DESIGN - httpd-flood - Git at Google

 Flood Design Document
 ----------------------------------------

 Flood is an experimental multi-purpose HTTP load-testing tool.
 The design of flood is intended to be modular in the extreme to
 support testing of a wide variety of website applications.
 Flood is also intended to be scalable and accurate.

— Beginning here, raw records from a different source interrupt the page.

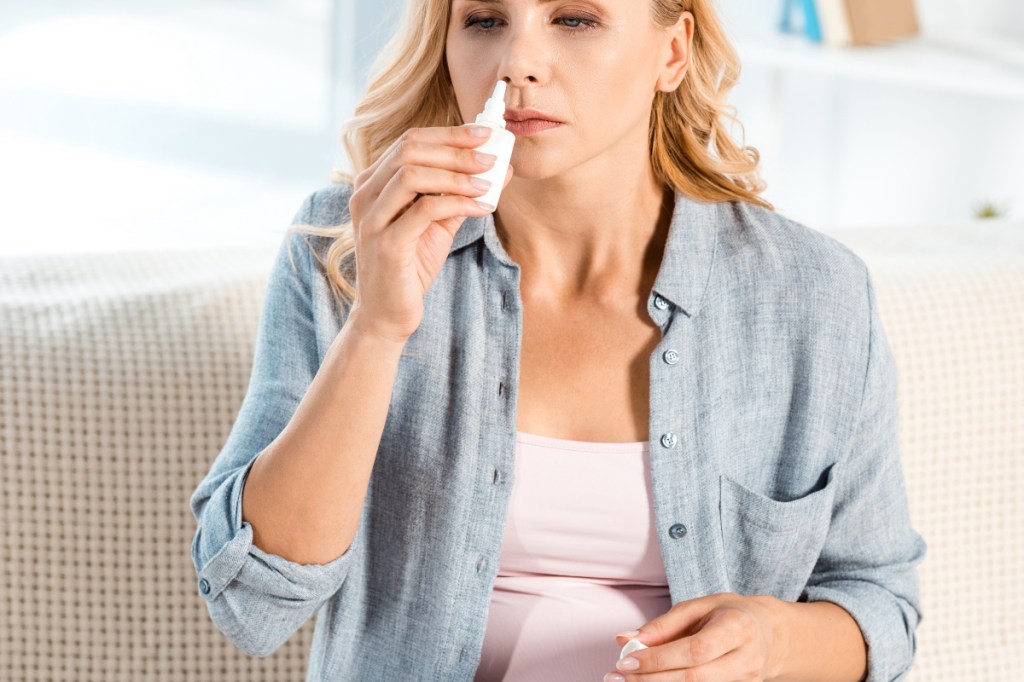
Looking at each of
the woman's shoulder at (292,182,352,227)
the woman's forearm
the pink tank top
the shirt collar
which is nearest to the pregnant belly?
the pink tank top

 ------------------------------
 Functional Requirements:
 ------------------------------

 The following is a list of functions we intend to incorporate into flood:

 1) Timing Metrics
  a) TCP connect() time
  b) Time to send request (time to fill local buffers)
  c) Time until first response chunk was received
     (tests network latency at the application layer (HTTP))
  d) Time to receive a full response
  e) (optional) Local Processing times, such as time to generate the Request
 2) Simple response error detection
 3) Load testing a set of URLs:
  a) Random
  b) Round-Robin
  c) Sequenced (with cookie propogation)
  d) Chaining of the above strategies
 4) Distributed load generation (using rsh/ssh)
 5) Complex response validation
  a) grep/regexp matching
  b) higher-level validation?
 6) Complex request generation
  a) Spider a site to generate a list of URLs
  b) Read a CERN log to generate URL paths from real users
    (could also add weights to the URLs depending on the occurance in the logs)
  c) Read a tcpdump/sniff packet trace to generate URL paths

 ------------------------------
 Functional Specifications:
 ------------------------------

 With the above functional goals in mind, the following components will have
 to be designed and implemented:

 1) Request/Response framework
  - Every hit to the site passes through this sequence of calls.
 2) Timer hooks in the framework as well as a generic timer facility
  - Hooks are placed to properly gauge request generation time, network
    I/O time, round-trip time, network latency as well as bandwidth,
    local processing time, etc...
  - Hook facilities also allow module authors to time various aspects of
    their processes, and aggregate them into the final report.
 3) Simple distributed processing environment:
  - Patterned after distributed models like cvs or rsync that use
    rsh/ssh to invoke a remote process. Statistics from this remote
    process must be regular and should ideally follow a standardized
    reporting format.
 4) Simple Reporting Format (? might be overengineering ?)
  - A simple format used to report statistics between modules, may they
    be remote processes or otherwise out-of-process.
  - I envision this being some really simple XML schema that all processes
    use to report data back to the terminal, where the originating process
    collects this data, processes, and reports in various formats (XML,
    human-readable, etc...)

 (more to come)

 ------------------------------
 Design Specifications:
 ------------------------------

 ------------------------------
 Modular Test Framework

 Flood provides the control logic that will invoke a test procedure and
 collect reported statistics. Tests are modular, and conform to this
 simple invocation interface. In order to simplify the task of a module
 developer, flood also provides an extensive support library.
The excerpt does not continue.